Results Accumulation of nonylphenol in PC12 cells To investigate whether nonylphenol accumulated in PC12 cells treated with nonylphenol, nonylphenol contents in the cytosol of the cells were measured using an immunoassay system. After exposure to 10 and 100 ng/ml of nonylphenol for 24 to 72 hr, as shown in Fig. 1, nonylphenol contents in PC12 cells increased depending on the exposure concentration and incubation time. Cell cytotoxicity To study whether nonylphenol showed cell toxicity, the LDH activity in the cultured medium was measured after PC12 cells were exposed to nonylphenol for 24 to 72 hr. There was no significant difference between LDH activities in the medium of control cells and nonylphenol-exposed cells in the range from 0.01 to 100 ng/ml (data not shown). Detection of DNA fragmentation by agarose gel electrophoresis To investigate whether nonylphenol affected apoptosis, DNA fragmentation of the PC12 cells incubated in the serum or serum-free medium containing nonylphenol was examined (Fig. 2).
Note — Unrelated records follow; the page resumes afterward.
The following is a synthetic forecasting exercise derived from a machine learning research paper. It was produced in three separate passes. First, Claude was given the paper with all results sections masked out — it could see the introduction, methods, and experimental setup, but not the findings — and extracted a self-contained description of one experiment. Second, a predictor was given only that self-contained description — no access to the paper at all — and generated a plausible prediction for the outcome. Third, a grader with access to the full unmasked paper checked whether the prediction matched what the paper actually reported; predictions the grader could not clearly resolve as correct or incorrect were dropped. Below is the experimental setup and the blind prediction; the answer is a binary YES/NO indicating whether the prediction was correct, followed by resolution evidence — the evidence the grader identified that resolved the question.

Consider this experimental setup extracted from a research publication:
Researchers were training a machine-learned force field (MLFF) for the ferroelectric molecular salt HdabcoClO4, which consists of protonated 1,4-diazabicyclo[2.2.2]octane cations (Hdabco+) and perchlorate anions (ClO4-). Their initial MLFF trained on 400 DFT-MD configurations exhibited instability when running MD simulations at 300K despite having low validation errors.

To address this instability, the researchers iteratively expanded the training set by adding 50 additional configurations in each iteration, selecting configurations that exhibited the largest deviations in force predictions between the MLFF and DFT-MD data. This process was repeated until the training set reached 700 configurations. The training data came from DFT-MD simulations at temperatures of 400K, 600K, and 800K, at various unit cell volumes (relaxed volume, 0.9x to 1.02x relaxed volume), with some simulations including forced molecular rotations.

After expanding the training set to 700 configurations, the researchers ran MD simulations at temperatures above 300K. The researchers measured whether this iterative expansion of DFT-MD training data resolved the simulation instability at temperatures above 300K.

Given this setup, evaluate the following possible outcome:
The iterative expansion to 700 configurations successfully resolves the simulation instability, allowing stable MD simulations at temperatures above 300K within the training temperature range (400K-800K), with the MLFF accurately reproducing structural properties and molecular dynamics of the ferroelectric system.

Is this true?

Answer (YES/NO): NO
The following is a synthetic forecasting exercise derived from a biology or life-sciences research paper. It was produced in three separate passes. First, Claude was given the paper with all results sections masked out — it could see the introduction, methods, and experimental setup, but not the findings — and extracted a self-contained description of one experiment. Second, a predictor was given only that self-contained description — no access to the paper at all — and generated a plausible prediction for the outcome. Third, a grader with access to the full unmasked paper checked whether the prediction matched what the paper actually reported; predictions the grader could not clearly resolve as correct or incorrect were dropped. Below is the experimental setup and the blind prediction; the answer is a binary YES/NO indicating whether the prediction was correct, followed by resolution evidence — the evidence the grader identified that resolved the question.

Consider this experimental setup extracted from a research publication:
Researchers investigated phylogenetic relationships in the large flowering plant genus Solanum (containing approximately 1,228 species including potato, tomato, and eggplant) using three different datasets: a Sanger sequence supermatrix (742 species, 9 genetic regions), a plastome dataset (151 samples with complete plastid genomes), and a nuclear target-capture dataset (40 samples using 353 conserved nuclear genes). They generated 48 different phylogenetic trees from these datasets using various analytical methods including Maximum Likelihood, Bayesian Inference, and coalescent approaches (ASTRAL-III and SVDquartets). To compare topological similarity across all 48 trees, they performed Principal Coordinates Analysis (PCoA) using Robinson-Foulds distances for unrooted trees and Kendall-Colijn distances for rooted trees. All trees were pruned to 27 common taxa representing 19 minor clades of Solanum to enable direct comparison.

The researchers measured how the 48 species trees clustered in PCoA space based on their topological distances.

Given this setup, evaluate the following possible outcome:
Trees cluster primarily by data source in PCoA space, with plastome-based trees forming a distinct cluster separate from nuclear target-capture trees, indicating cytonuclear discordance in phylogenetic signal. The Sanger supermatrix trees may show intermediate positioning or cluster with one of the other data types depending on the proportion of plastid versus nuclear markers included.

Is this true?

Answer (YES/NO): YES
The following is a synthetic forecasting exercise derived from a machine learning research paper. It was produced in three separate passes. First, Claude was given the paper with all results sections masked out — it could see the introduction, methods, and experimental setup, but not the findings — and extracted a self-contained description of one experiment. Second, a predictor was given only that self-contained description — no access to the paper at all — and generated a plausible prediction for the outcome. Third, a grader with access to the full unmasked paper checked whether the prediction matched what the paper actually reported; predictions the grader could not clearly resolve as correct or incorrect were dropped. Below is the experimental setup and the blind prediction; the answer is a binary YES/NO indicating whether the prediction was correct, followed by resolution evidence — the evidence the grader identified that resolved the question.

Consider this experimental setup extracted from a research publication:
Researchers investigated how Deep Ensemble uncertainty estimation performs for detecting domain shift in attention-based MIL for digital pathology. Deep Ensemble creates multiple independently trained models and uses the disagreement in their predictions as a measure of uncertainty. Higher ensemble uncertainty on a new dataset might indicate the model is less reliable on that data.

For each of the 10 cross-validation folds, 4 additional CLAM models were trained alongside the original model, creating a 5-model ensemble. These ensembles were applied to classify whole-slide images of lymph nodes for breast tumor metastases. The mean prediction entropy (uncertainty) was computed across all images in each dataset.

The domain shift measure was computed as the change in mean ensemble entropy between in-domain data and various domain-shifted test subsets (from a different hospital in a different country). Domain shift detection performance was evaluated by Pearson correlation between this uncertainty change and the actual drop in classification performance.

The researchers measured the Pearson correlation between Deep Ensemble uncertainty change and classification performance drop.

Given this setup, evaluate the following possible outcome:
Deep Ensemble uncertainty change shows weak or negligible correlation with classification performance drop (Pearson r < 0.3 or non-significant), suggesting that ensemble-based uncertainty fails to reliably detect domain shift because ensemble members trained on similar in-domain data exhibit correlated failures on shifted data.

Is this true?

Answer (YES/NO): NO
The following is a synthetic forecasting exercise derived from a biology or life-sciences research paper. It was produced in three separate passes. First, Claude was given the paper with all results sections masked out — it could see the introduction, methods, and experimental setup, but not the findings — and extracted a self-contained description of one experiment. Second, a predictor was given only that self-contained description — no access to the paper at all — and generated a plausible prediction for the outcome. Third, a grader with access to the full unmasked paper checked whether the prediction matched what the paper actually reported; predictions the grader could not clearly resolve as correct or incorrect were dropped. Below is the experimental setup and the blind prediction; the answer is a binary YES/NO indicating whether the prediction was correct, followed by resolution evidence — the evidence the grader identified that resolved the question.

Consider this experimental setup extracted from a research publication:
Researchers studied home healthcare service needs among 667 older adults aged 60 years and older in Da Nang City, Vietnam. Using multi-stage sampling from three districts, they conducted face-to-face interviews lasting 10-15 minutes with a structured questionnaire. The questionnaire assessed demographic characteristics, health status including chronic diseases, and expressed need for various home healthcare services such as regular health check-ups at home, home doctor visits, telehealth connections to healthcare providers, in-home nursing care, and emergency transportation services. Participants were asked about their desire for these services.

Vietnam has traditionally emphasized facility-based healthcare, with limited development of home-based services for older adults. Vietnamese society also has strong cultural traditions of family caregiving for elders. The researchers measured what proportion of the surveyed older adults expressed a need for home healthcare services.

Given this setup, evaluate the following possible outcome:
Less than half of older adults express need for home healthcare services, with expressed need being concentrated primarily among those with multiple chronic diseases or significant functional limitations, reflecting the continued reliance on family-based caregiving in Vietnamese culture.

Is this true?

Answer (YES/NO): NO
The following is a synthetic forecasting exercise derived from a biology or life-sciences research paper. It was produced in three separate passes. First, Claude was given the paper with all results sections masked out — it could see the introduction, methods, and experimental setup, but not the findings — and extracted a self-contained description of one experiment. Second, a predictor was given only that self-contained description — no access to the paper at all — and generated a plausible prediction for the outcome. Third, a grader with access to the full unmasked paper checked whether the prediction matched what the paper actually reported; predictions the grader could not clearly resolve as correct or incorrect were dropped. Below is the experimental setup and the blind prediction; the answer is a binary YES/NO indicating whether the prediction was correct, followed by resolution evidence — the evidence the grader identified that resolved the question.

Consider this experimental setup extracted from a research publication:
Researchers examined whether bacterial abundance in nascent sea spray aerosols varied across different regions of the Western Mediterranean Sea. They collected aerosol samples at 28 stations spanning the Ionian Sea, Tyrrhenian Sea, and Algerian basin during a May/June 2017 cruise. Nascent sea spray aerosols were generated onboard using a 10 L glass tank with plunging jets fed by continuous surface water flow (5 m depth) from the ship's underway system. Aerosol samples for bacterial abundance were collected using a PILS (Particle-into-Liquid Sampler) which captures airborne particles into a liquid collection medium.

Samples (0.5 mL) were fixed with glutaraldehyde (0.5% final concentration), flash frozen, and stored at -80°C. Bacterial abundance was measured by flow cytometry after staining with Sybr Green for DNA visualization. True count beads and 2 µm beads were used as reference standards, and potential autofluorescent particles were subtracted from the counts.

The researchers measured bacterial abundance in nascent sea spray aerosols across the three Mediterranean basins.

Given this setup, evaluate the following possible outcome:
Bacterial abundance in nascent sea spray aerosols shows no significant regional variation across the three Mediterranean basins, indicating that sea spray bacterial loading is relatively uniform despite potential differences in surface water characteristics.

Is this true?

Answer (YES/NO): NO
The morphological characteristics of apoptosis are frequently accompanied by multiple cleavage of DNA into 180–200 bp. The oligonucleosomal-sized fragments can be visualized as a characteristic DNA ladder following agarose gel electrophoresis (Woodgate et al., 1999). When apoptosis was induced by serum deprivation in the PC12 cells, DNA fragmentation of the cells incubated in the serum-free

Fig. 1. Nonylphenol contents in PC12 cells cultured in medium containing 10 and 100 ng/ml of nonylphenol for 24 to 72 hr. Nonylphenol contents are expressed as ng of nonylphenol per mg of protein. Error bar indicates SEM (n = 3).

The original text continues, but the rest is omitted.